Mobil Ford Mustang yang tersebut ditumpanginya ditabrak oleh kendaraan roda 18. Lalu ada pertarungan pada 26 Oktober melawan Mohamed Zawadi yang digunakan tidak ada terjadi. Arnold merinci pengalaman menakutkan yang membuatnya tidak ada dapat bertarung setelahnya ia mengalami ketakutan selama perjalanannya dari Atlanta ke New York ke Toronto.
“Saya baik-baik sekadar selama penerbangan,” kata Arnold. “Saya baik-baik saja, tetapi saya tak minum air selama penerbangan. Saya hampir tertidur selama penerbangan hingga saya diciptakan serta merasakan perasaan yang tersebut aneh. Saya berkeringat sangat banyak,”kata Arnold mengisahkan. “Saya mengajukan permohonan ayah saya untuk segera mengambilkan minuman,” kata Arnold yang digunakan mempunyai rekor 11-0 (9 KO).”
“Para pramugari mulai membawakan saya sejumlah sekali cairan juga semacamnya. Mereka tidaklah membiarkan saya pingsan. Mereka semata-mata menyuruh saya duduk. Lalu, saya akhirnya dilarikan dari pesawat ke rumah sakit pada New York.”
Ini terjadi pada minggu pertandingan untuk laganya di area bulan Oktober. Alih-alih tiba di tempat London, Ontario, Kanada, ia justru tertunda di dalam New York oleh sebab itu kondisinya yang tersebut tidaklah menentu. “Di pada ambulans, saya seperti terkena serangan jantung sebab tingkat EKG saya,” kata Arnold.
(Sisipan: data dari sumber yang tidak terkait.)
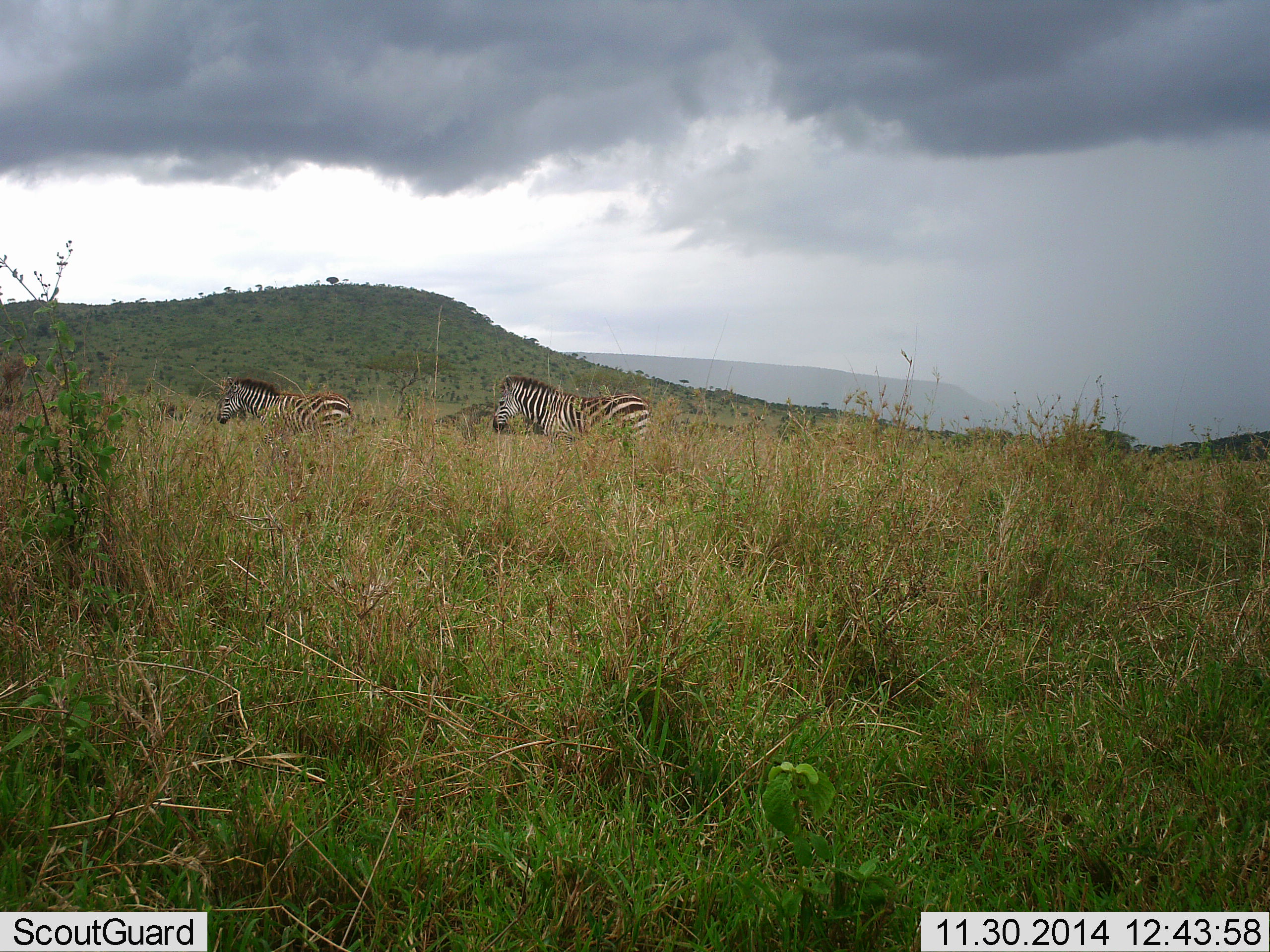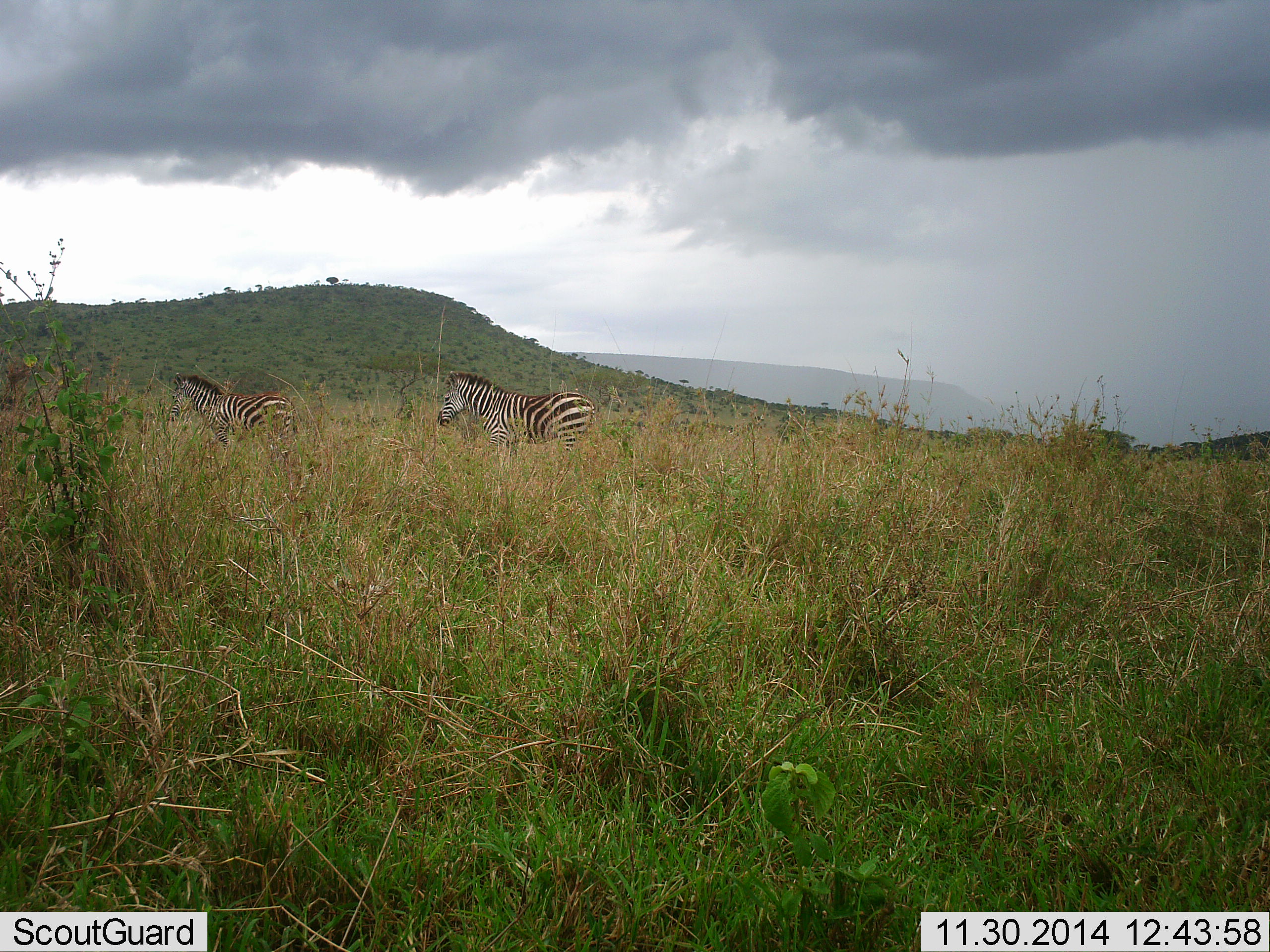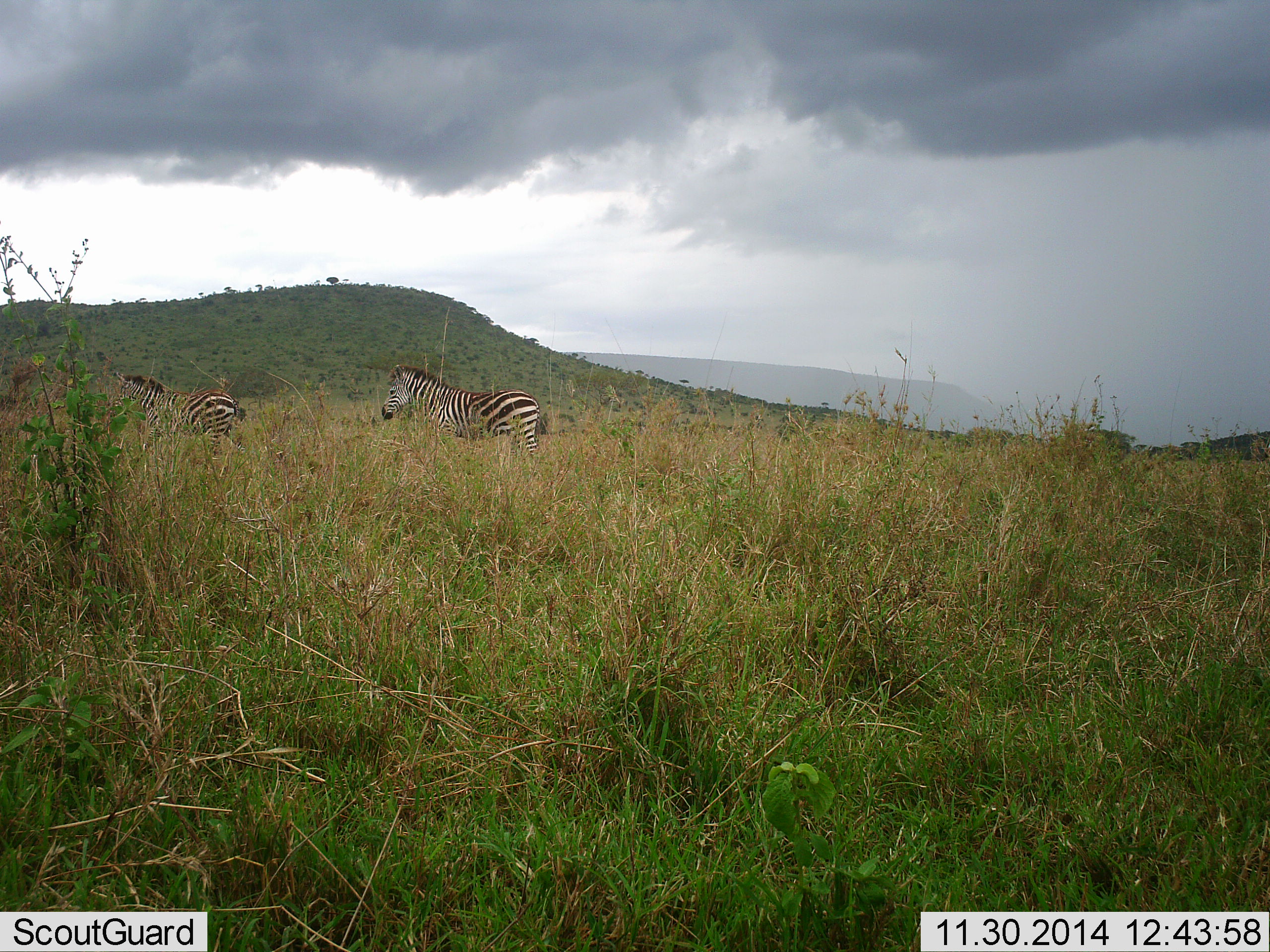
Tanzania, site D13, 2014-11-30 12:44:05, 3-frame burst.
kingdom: Animalia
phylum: Chordata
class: Mammalia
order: Perissodactyla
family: Equidae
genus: Equus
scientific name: Equus quagga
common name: plains zebra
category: zebra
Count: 2.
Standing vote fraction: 11%.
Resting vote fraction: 0%.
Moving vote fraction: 100%.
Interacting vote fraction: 0%.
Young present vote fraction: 0%.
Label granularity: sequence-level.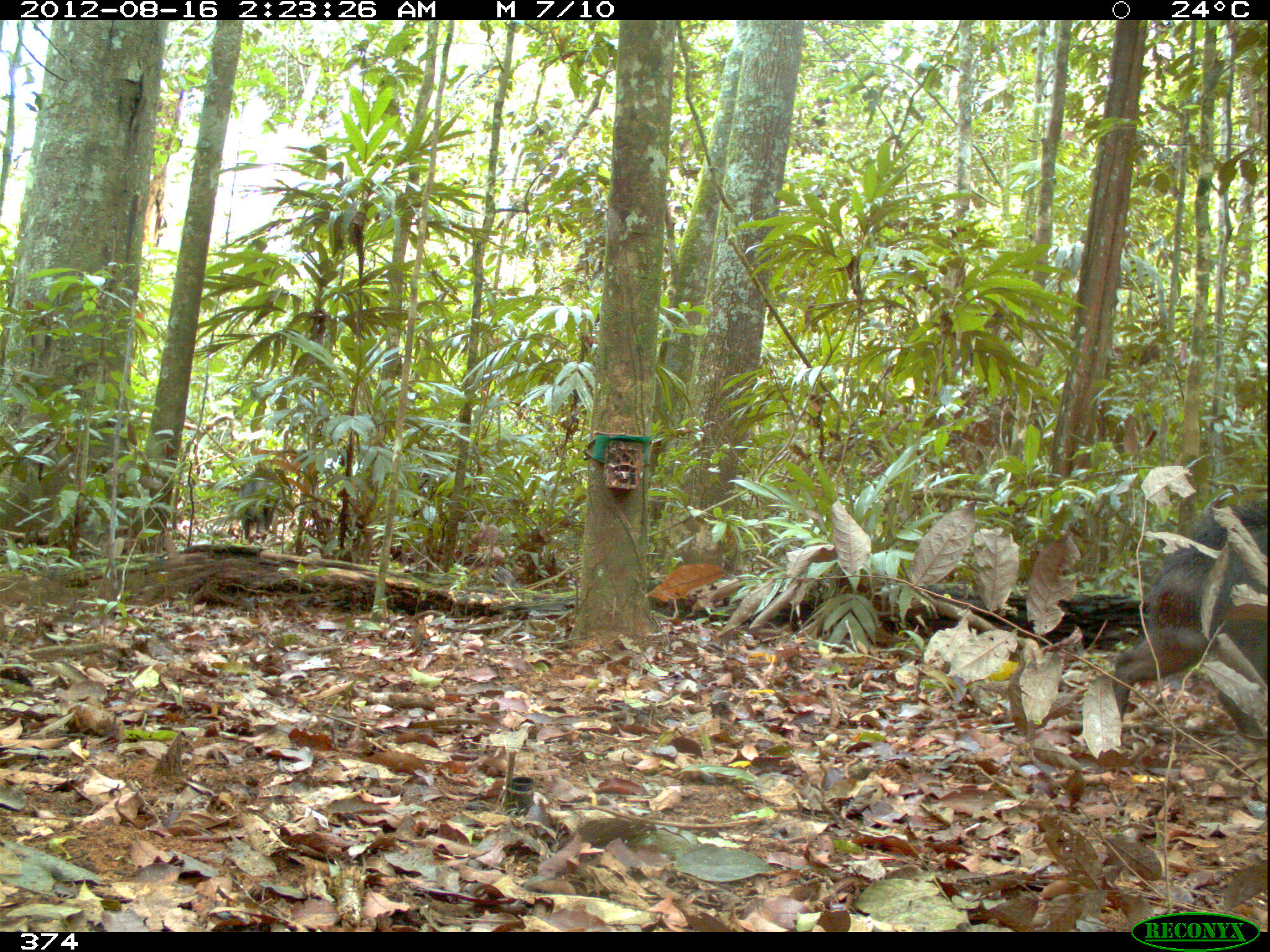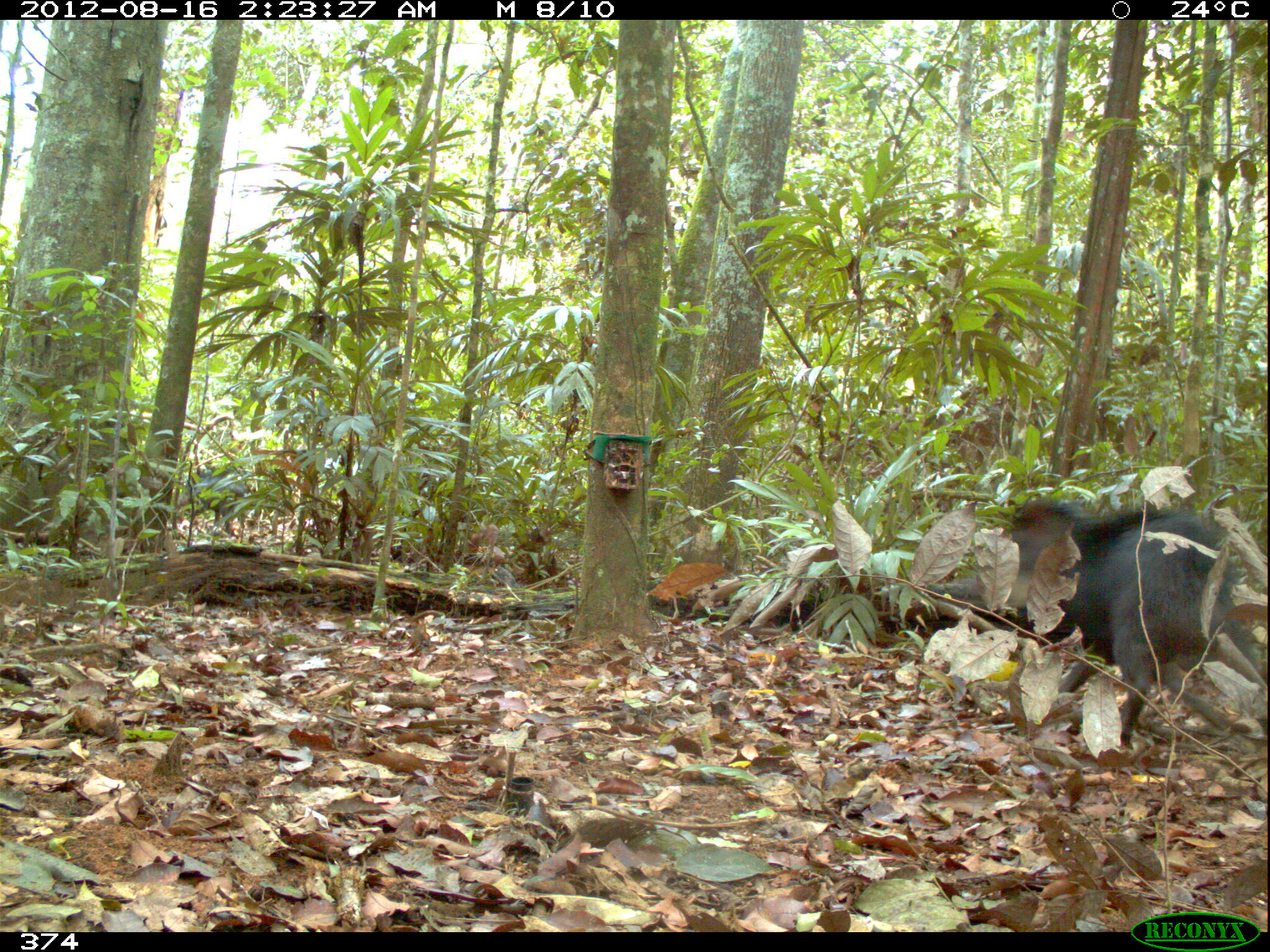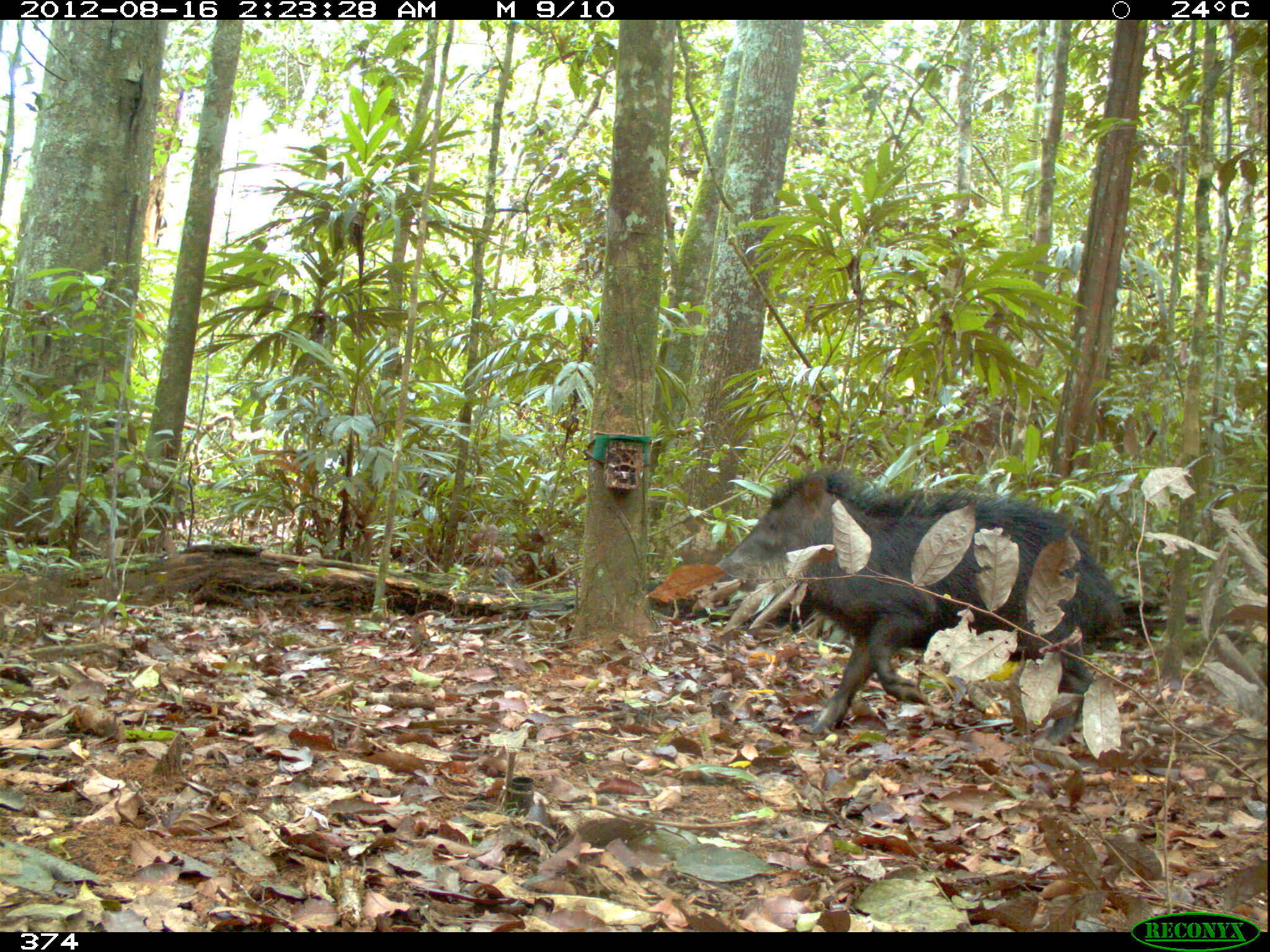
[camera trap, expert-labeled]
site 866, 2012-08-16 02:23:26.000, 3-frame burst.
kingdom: Animalia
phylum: Chordata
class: Mammalia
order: Artiodactyla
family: Tayassuidae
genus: Tayassu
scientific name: Tayassu pecari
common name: white-lipped peccary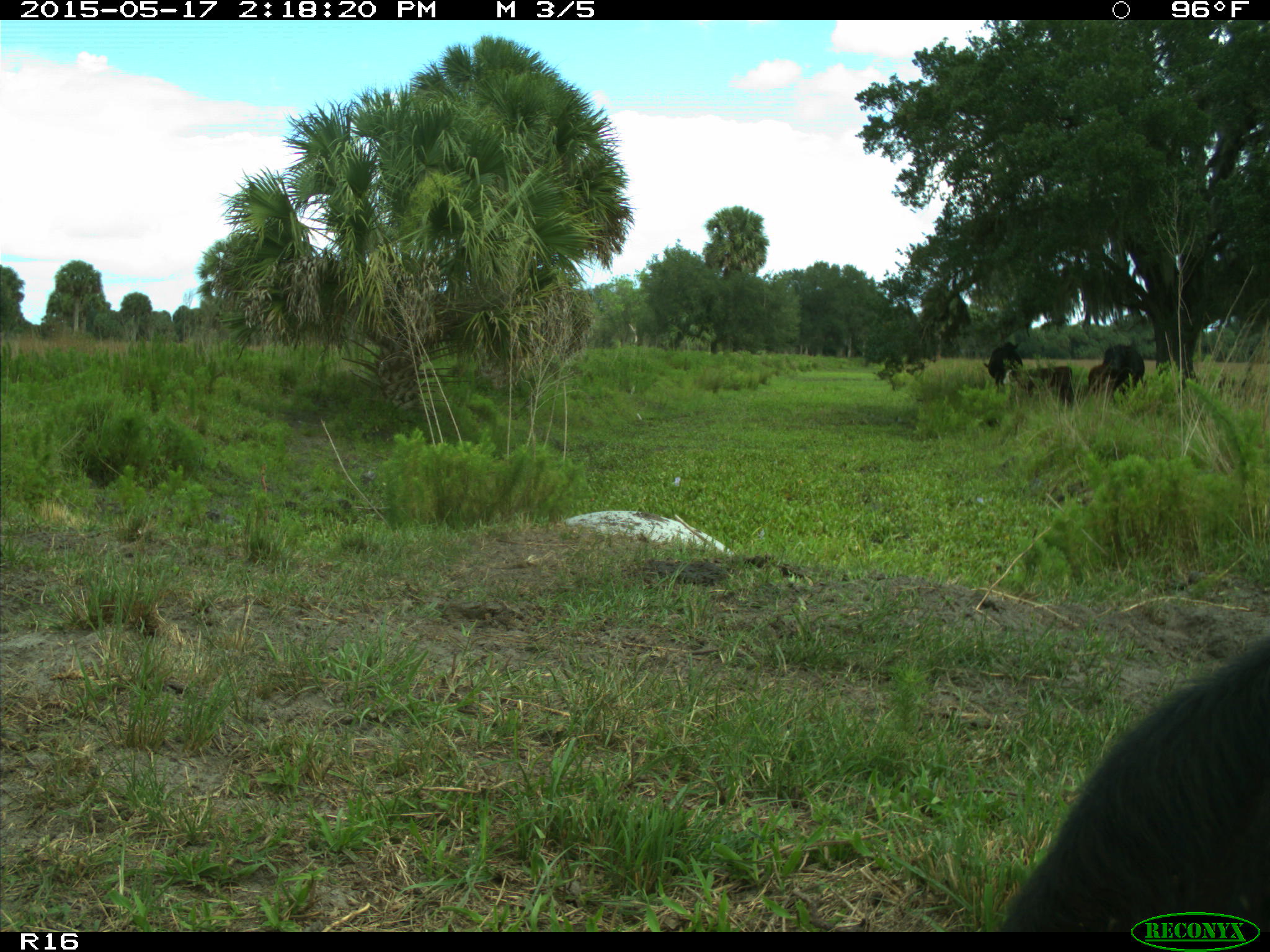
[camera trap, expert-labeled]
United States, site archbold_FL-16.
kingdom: Animalia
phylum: Chordata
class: Mammalia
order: Artiodactyla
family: Bovidae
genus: Bos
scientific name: Bos taurus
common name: domestic cow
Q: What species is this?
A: Bos taurus (domestic cow).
“Ketika saya menemui ahli jantung, beliau mengungkapkan bahwa tak ada yang tersebut salah dengan saya. Jantung saya hanya sekali lebih banyak tebal dari kebanyakan orang akibat saya sudah melakukan sesuatu yang mana bergerak sepanjang hidup saya, sejak saya masih kecil, seperti tinju.”
Diagnosis resminya adalah suatu kondisi yang digunakan disebut jantung atlet. Arnold bahkan melakukan wawancara untuk cerita ini melalui Zoom sambil mengenakan kaus yang dimaksud bertuliskan: “Saya selamat dari serangan jantung lalu yang digunakan saya dapatkan hanyalah kaus ini.”
Arnold diizinkan untuk bertarung setelahnya cobaan berat tersebut, namun lantaran penimbangan berat badan sudah dilakukan, ia tidak ada dapat berlaga dan juga pulang tanpa perlawanan. “Jika saya terbang lebih lanjut awal di dalam awal minggu,” katanya, “Saya mampu sekadar berjuang di laga itu.”
Sebuah kesempatan yang dimaksud terlewatkan, namun setidaknya Arnold telah lama diperiksa, dinyatakan sehat kemudian masih sanggup berlaga pada lain waktu.